La propia Giudici, aliada incondicional del oficialismo en Diputados, promovió la comisión investigadora pese al riesgo de exponer al Gobierno. Lo hizo con un cálculo político: apuntar contra el kirchnerismo por los presuntos vínculos que, en el pasado, habrían tenido funcionarios con Ariel García Furfaro, dueño de HLB Pharma, laboratorio señalado por la adulteración.
Cómo se compondría la comisión
El acuerdo opositor ya cuenta con bases concretas. La comisión será unicameral, funcionará en Diputados, tendrá un plazo de 180 días y estará integrada por 31 miembros. La socialista Mónica Fein aparece como posible presidenta. Al consenso se sumó incluso la tucumana Paula Omodeo (Creo), hasta ahora aliada del oficialismo, que en diciembre dejará su banca tras haber quedado fuera del armado libertario en su provincia, pese a haber acompañado al Gobierno en las votaciones clave.

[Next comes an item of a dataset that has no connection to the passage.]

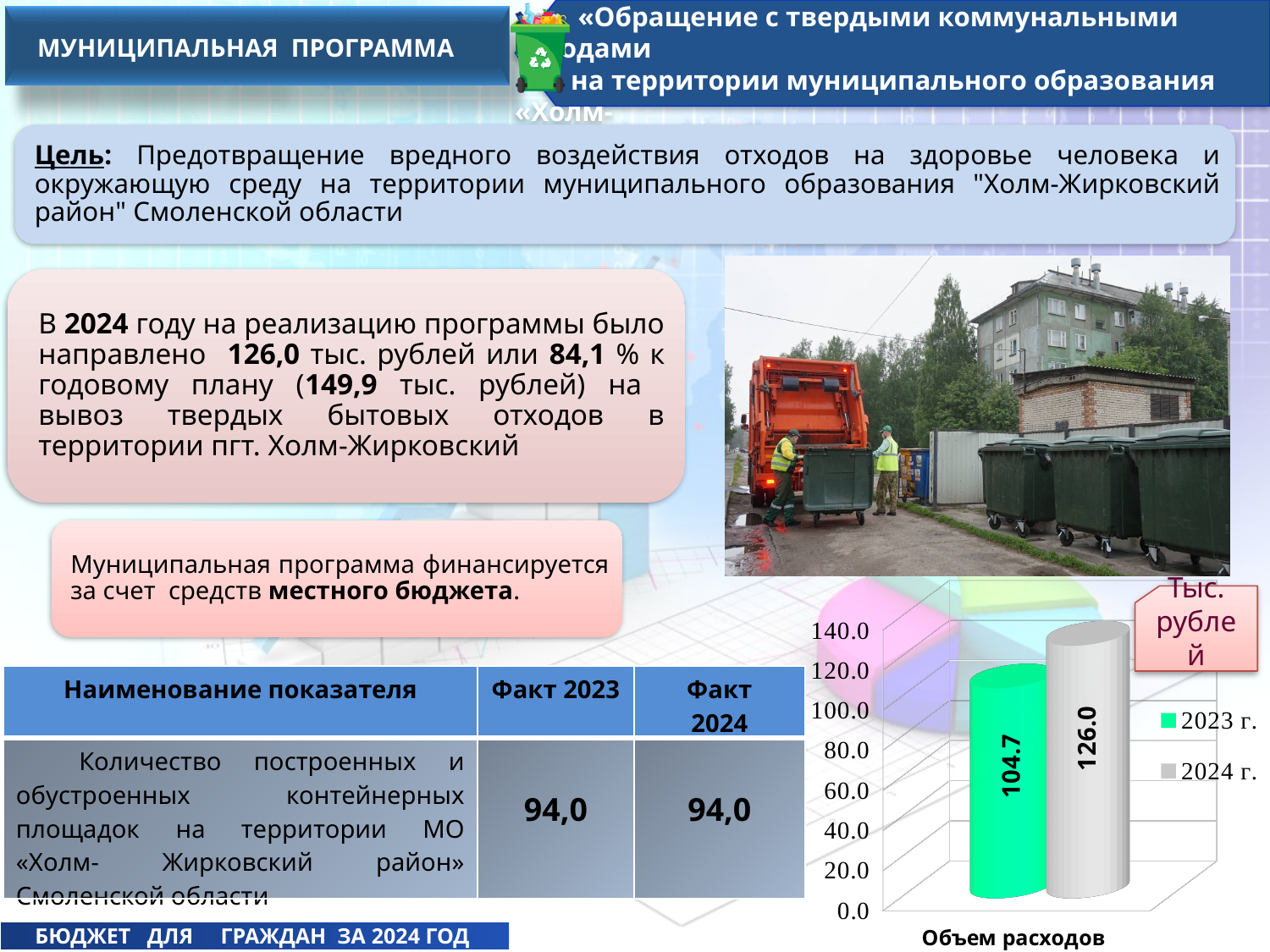
What kind of chart is shown on the slide? bar chart What is the value for 2024 г. in the chart? 126.0 Is the value for 2023 г. greater or less than 100.0? greater How many series does the chart legend list? 2 What is the maximum value shown on the chart's vertical axis? 140.0 Which series has the higher value in the chart, 2023 г. or 2024 г.? 2024 г. What is the category label shown under the bars in the chart? Объем расходов What is the value for 2023 г. in the chart? 104.7 What is the difference between the 2024 г. and 2023 г. values in the chart? 21.3 Do the values rise or fall from 2023 г. to 2024 г. in the chart? rise Which series has the lowest value in the chart? 2023 г. Is the value for 2024 г. greater or less than 140.0? less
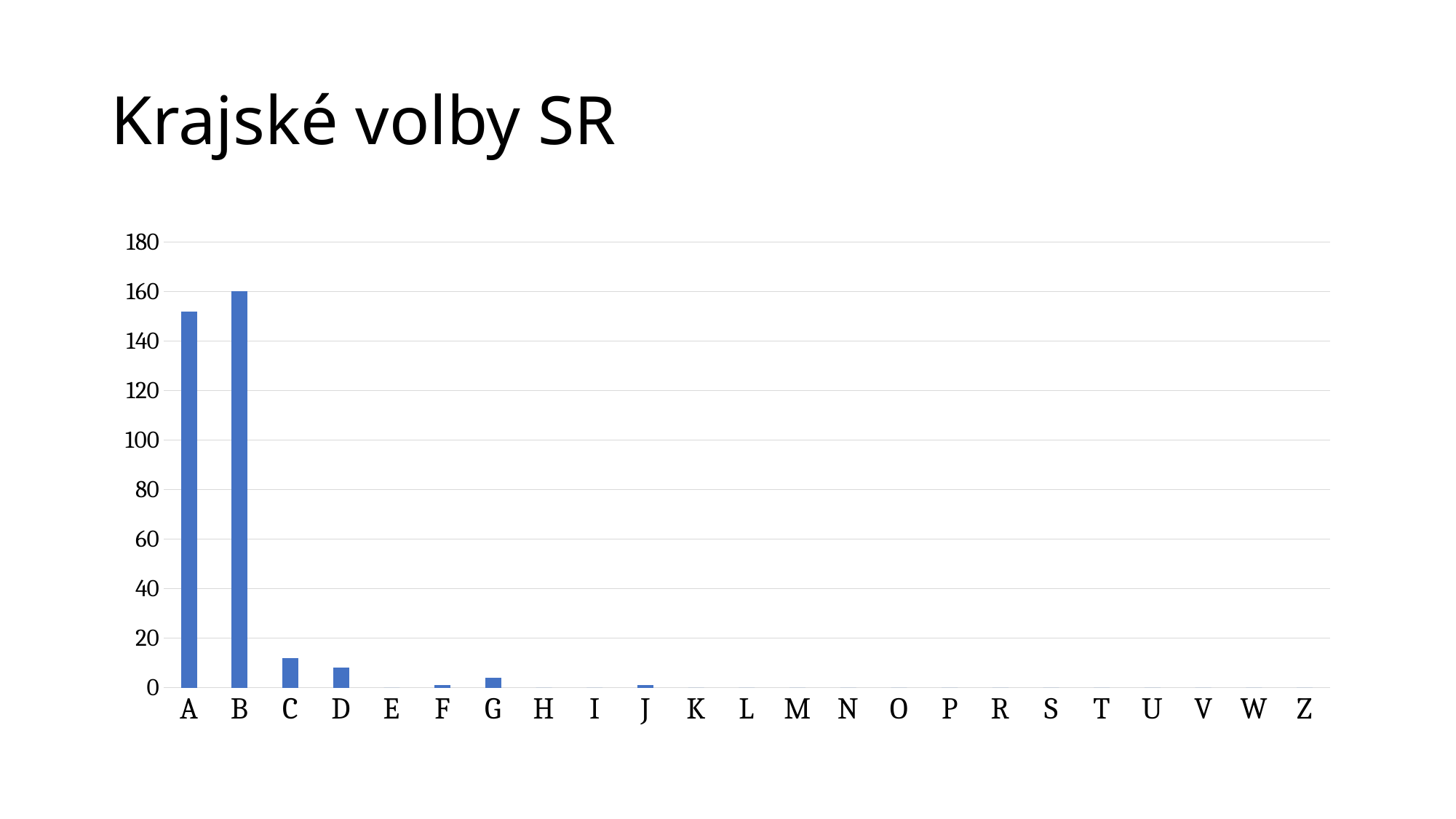
Is the value for C greater or less than 20? less Which category has the highest value? B Is the value for A greater or less than 160? less Which is larger, the value for A or the value for B? B What is the value for category B? 160 What is the title of the chart? Krajské volby SR Which is larger, the value for C or the value for D? C What kind of chart is shown on the slide? bar chart Is the value for A greater or less than 140? greater How many categories are shown on the x axis? 23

En contraste, los libertarios que participaron de la reunión —Santiago Santurio, Álvaro Martínez, Pablo Ansaloni y Nicolás Emma— optaron por el silencio.
El caso del fentanilo se superpone con otro escándalo: los audios que forzaron la salida de Diego Spagnuolo de la Agencia Nacional de Discapacidad (Andis), organismo que, junto con la Anmat —responsable de controlar la seguridad en la confección de medicamentos—, depende del ministro Lugones. Ambos episodios expusieron la debilidad del Gobierno en áreas sensibles y revelaron fisuras en la gestión.
Ante ese escenario, la Casa Rosada ensayó su defensa. Sostuvo que la investigación corresponde a la Justicia y no al Congreso. Es el mismo libreto que utiliza para intentar desactivar la comisión por el caso $LIBRA, otro frente que complica al oficialismo en Diputados. “Que se investigue todo lo que se quiera investigar, pero para eso está la Justicia. El Congreso no tiene por qué armar comisiones investigadoras”, reiteró el jefe de Gabinete, Guillermo Francos, en una entrevista con Clarín.
Sin embargo, la estrategia oficial mostró grietas. Incluso referentes cercanos como Lospennato reconocieron que Mayoraz incumplió su palabra al no convocar a tiempo. “Se había comprometido a citar esta semana. Luego me dijo que no. No me puedo hacer cargo de las decisiones que no me corresponden”, advirtió la diputada de Pro en la última reunión de la comisión que preside.
La sesión del miércoles definirá si esas tensiones se cristalizan en un emplazamiento formal. Si eso ocurre, Lugones quedará en el centro de un nuevo frente de tormenta. Para el oficialismo, la pulseada por la comisión investigadora sobre el fentanilo se transformó en un símbolo de su fragilidad política y de la dificultad creciente para contener a la Cámara baja.